El 4 de diciembre apareció por fin la Constitución en la Gaceta y al día siguiente don Niceto regresó de su voluntario y mendaz ostracismo para alzarse como presidente del nuevo régimen. A gran velocidad se formó el primer Gobierno constitucional y a la cabecera del banco azul sentose definitivamente quien lo estaba provisionalmente, Azaña, inaugurando así la etapa que por su duración se conocería como «bienio» con el apellido de su protagonista y calificativos ditirámbicos claramente inapropiados, si se hace inventario de cuanto sucedió en Castilblanco, Arnedo, la cuenca del Llobregat desde la izquierda y la «sanjurjada» desde la derecha. El 21 de octubre de 1931 se había aprobado la Ley para la Defensa de la República y el 13 de abril de 1932 fue detenido por la policía a la salida del bar «Flor» como portador de una pistola sin licencia un tal Lahoz Burillo. Puesto a disposición del juez de Instrucción del Distrito del Centro, don Luis Amado, lo mantuvo preso y a las 72 horas dictó auto de procesamiento con libertad provisional sin fianza. Enterado del caso el ministro de la Gobernación, Casares Quiroga, en Sevilla donde se hallaba, ordenó por telégrafo la aplicación de la Ley de Defensa de la República al juez, imponiéndole el día 19 la sanción de tres meses de suspensión de empleo y sueldo, sin expediente ni ser oído, sanción contra la cual formuló recurso ante el Gobierno, que la desestimó. ¿Motivos del castigo? Las diría Casares Quiroga el 26 de abril ante el Congreso: haber sido Amado gobernador civil de Valencia en 1930 y ser el procesado un obrero del diario «El Debate» que, perteneciente al Sindicato Libre, no debió ser puesto en libertad sino mantenido en prisión.
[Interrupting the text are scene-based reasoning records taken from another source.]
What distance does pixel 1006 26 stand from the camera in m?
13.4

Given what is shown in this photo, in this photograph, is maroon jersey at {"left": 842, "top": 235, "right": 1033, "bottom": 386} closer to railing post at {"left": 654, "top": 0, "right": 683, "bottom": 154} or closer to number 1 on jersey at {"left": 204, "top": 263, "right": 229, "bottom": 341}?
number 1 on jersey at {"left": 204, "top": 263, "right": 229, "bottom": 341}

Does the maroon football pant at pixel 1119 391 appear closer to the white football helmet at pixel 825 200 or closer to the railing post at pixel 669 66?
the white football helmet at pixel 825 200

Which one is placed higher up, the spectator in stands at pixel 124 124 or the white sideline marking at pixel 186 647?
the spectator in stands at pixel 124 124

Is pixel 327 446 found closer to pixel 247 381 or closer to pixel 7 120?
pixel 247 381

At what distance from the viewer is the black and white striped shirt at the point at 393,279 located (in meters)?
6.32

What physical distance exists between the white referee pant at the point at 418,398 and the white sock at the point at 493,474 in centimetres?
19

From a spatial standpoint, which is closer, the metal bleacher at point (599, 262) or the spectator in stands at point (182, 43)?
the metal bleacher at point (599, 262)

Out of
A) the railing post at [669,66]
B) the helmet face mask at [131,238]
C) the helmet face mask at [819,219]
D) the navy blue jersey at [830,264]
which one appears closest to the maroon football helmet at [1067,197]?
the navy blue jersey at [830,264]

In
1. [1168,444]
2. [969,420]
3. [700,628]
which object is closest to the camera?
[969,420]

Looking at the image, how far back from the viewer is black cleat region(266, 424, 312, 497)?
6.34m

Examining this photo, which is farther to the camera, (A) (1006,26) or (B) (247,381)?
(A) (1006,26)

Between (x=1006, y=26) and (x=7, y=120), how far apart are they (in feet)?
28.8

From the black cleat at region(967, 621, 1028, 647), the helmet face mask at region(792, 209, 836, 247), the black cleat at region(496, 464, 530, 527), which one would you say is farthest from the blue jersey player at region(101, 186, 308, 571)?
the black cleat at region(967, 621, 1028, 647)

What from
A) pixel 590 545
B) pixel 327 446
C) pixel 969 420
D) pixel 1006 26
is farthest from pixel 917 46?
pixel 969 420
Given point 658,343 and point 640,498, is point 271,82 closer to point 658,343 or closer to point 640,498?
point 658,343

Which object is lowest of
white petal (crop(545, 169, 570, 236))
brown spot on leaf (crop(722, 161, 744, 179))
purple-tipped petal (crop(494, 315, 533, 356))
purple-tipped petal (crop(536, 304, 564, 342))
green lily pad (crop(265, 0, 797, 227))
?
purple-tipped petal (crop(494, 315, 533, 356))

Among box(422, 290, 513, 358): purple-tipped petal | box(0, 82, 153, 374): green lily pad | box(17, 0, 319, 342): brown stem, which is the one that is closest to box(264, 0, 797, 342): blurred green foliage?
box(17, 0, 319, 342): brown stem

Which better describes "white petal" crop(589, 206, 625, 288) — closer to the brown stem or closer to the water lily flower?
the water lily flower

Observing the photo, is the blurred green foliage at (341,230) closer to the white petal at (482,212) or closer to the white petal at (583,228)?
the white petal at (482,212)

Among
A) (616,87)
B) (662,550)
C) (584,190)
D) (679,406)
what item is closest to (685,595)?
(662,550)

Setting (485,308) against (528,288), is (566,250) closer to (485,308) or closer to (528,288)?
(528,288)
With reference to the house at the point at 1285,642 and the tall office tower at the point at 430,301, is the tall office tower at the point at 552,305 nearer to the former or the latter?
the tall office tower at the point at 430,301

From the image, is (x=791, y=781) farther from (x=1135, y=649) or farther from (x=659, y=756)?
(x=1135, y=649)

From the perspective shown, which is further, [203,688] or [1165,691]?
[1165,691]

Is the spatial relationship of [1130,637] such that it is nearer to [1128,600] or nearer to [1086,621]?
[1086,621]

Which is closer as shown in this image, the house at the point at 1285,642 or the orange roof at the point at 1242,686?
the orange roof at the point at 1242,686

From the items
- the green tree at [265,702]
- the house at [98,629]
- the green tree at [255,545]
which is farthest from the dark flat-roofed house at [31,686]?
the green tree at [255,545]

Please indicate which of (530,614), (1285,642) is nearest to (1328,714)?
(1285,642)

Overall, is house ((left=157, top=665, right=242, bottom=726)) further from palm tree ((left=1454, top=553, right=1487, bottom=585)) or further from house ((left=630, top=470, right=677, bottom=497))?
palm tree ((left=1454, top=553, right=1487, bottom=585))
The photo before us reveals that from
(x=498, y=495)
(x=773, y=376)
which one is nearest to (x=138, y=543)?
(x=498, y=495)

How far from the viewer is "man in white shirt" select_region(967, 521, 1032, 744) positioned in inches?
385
En el debate se oyó también una apología de tales desafueros por el presidente del Gobierno que, con frialdad dejó claro su pensamiento: «Yo no creo en la independencia judicial». Era sincero y sería coherente, pero no estaba solo. En el Tribunal de Garantías Constitucionales se vetó la presencia de magistrados procedentes de la carrera judicial y cuatro años más tarde, esta vez ya presidente de la República, sancionaría con su firma el Decreto de 13 de junio de 1936 que sometió al Tribunal Supremo con carácter retroactivo a un rígido control político. Finalmente, el 18 de agosto de tal año, el Palacio de Justicia de Madrid fue incautado por la Junta de Gobierno del Colegio de Abogados con la ayuda de las «Águilas de la Libertad», organización anarquista y dos Decretos de 23 y el 26 del mismo crearon los Tribunales Populares, como consecuencia del escándalo internacional que habían provocado las sacas de presos de la Cárcel Modelo para ser asesinados por las «checas».

Rafael de Mendizábal es magistrado emérito del Tribunal Constitucional.